Document excerpt:
Content starts
1.2. Context and importance of this course in the degree

This course covers the state of the art of molecular simulations applied to Biomolecules and it is designed to provide the students an understanding on this techniques and also to be capable to perform calculations for their own projects using the available computer codes.

1.3. Recommendations to take this course

Students should have a basic chemical and/or physics background on molecular structure and properties and intermolecular interactions.

2. Learning goals

2.1. Competences

Basic and general:

01 - Sort, analyze critically, interpret and synthesize information

02 - Obtain information from different types of sources and evaluate their reliability

03 - Learning efficiently through autonomous study and acquiring a significant degree of independence

04 - Apply the acquired knowledge and solve problems in new or unfamiliar environments within broader (or multidisciplinary) contexts related to the area of study

05 - Formulate, analyze, evaluate and compare new or alternative solutions to different problem

06 - Be able to work in multidisciplinary and international teams

07 - Develop capacity for criticism and self-criticism

08 - Make decisions taking into account social, ethical and legal responsibilities

09 - Be able to develop a project, participating in the stages of bibliographic search, planning experiments, obtaining results, interpreting, and disseminating them

CB6 - Possess and understand knowledge that provides a basis or opportunity to be original in the development and / or application of ideas, often in a research context

CB7 - That the students know how to apply the acquired knowledge and their problem solving capacity in new or little known environments within broader (or multidisciplinary) contexts related to their area of study

CB8 - That students are able to integrate knowledge and face the complexity of making judgments from information that, incomplete or limited, includes reflections on social and ethical responsibilities linked to the application of their knowledge and judgments

CB9 - That the students know how to communicate their conclusions and the latest knowledge and reasons that support them to specialized and non-specialized audiences in a clear and unambiguous way

CB10 - That the students possess the learning abilities that allow them to continue studying in a way that will have to be to a great extent self-directed or autonomous

 

Specific:

06 – Find, visualize and interpret information about the tridimensional structure of biological macromolecules (proteins, nucleic acids, …), organic molecules or organometallic complexes.

07 – Employ force field techniques to evaluate the energy and the forces of a system containing biological relevance molecules.

08- Choose the most suitable minimization and integration algorithms and to set up control variables to carry out a molecular simulation.

09- Carry out molecular dynamics simulations to describe the temporal evolution of a system of biological molecules (description of the native set, folding/unfolding reactions, associative/dissociative protein ligand interactions).

10 – Design and perform Monte Carlo simulations for conformational sampling and calculation of averaged properties.

11 – Carry out analysis of simulations using principal component analysis (PCA), vibrational normal modes and free energy differences.

12 – Understand the principles of quantum mechanics simulations and their relationship to molecular dynamics simulations.
Content ends
Records:
Content starts
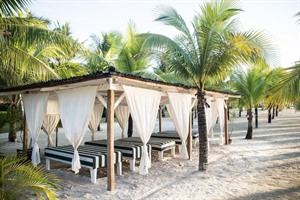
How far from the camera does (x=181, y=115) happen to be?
8.08 metres

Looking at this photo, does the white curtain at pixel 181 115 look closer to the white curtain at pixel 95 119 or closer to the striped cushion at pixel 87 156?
the striped cushion at pixel 87 156

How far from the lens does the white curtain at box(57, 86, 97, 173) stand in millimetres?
5875

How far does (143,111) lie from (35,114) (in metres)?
3.57

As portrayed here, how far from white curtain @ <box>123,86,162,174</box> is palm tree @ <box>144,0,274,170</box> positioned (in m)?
1.31

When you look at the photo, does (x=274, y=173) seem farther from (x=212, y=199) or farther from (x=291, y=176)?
(x=212, y=199)

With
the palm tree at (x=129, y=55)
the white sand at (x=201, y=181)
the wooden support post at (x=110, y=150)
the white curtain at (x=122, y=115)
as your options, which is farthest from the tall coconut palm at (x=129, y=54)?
the wooden support post at (x=110, y=150)

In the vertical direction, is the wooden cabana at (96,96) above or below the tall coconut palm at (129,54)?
below

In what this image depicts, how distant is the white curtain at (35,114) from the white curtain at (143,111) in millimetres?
2890

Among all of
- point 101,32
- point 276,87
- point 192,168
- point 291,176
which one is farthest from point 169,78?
point 101,32

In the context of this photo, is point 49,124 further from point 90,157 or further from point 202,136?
point 202,136

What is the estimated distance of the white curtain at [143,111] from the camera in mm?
6078

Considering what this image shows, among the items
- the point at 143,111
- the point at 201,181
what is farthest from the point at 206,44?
the point at 201,181

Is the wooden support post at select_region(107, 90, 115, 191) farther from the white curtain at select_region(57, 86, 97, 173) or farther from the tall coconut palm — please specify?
the tall coconut palm

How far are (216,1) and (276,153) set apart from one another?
21.3ft
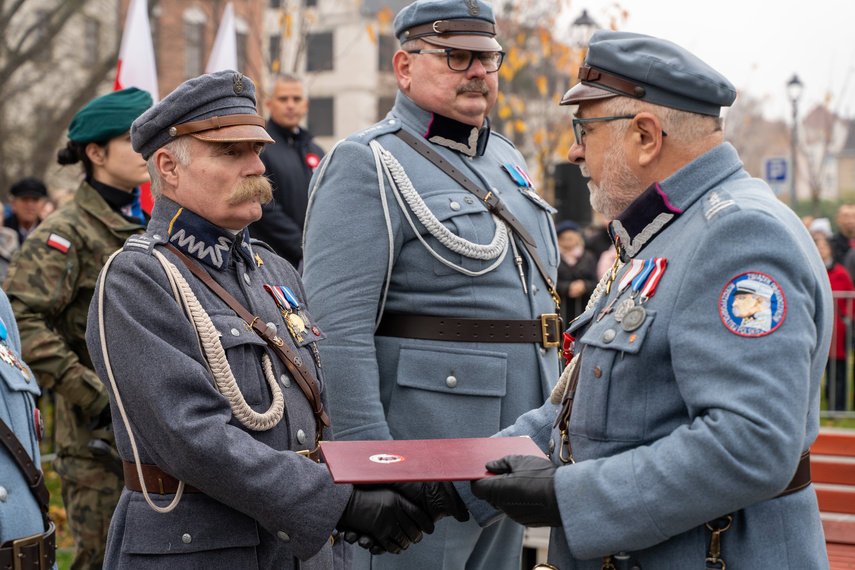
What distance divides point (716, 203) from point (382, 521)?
47.0 inches

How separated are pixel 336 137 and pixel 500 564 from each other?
113ft

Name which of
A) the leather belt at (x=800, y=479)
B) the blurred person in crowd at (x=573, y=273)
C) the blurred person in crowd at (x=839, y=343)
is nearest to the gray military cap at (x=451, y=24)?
the leather belt at (x=800, y=479)

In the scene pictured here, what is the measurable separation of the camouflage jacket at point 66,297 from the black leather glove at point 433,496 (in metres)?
1.96

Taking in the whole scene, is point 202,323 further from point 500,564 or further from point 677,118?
point 500,564

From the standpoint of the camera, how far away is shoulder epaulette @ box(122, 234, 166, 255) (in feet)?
8.02

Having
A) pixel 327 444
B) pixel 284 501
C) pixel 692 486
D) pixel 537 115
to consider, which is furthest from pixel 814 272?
pixel 537 115

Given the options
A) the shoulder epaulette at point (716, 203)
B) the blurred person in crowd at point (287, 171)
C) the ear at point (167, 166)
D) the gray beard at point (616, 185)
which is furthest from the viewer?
the blurred person in crowd at point (287, 171)

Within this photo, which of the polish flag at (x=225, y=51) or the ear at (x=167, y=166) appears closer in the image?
the ear at (x=167, y=166)

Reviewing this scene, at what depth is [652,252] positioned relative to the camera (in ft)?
6.76

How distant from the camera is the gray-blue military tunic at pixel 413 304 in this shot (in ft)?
10.1

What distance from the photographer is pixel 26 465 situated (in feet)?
7.91

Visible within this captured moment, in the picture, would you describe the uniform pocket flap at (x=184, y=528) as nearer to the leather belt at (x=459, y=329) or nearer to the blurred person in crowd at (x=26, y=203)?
the leather belt at (x=459, y=329)

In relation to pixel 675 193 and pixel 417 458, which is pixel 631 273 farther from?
pixel 417 458

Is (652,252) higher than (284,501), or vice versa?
(652,252)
Content ends
What the exercise asks: Reproduce word for word the part of the course description that opens with the words "06 – Find, visualize" and closes with "protein ligand interactions).".

Result of the task:
06 – Find, visualize and interpret information about the tridimensional structure of biological macromolecules (proteins, nucleic acids, …), organic molecules or organometallic complexes.

07 – Employ force field techniques to evaluate the energy and the forces of a system containing biological relevance molecules.

08- Choose the most suitable minimization and integration algorithms and to set up control variables to carry out a molecular simulation.

09- Carry out molecular dynamics simulations to describe the temporal evolution of a system of biological molecules (description of the native set, folding/unfolding reactions, associative/dissociative protein ligand interactions).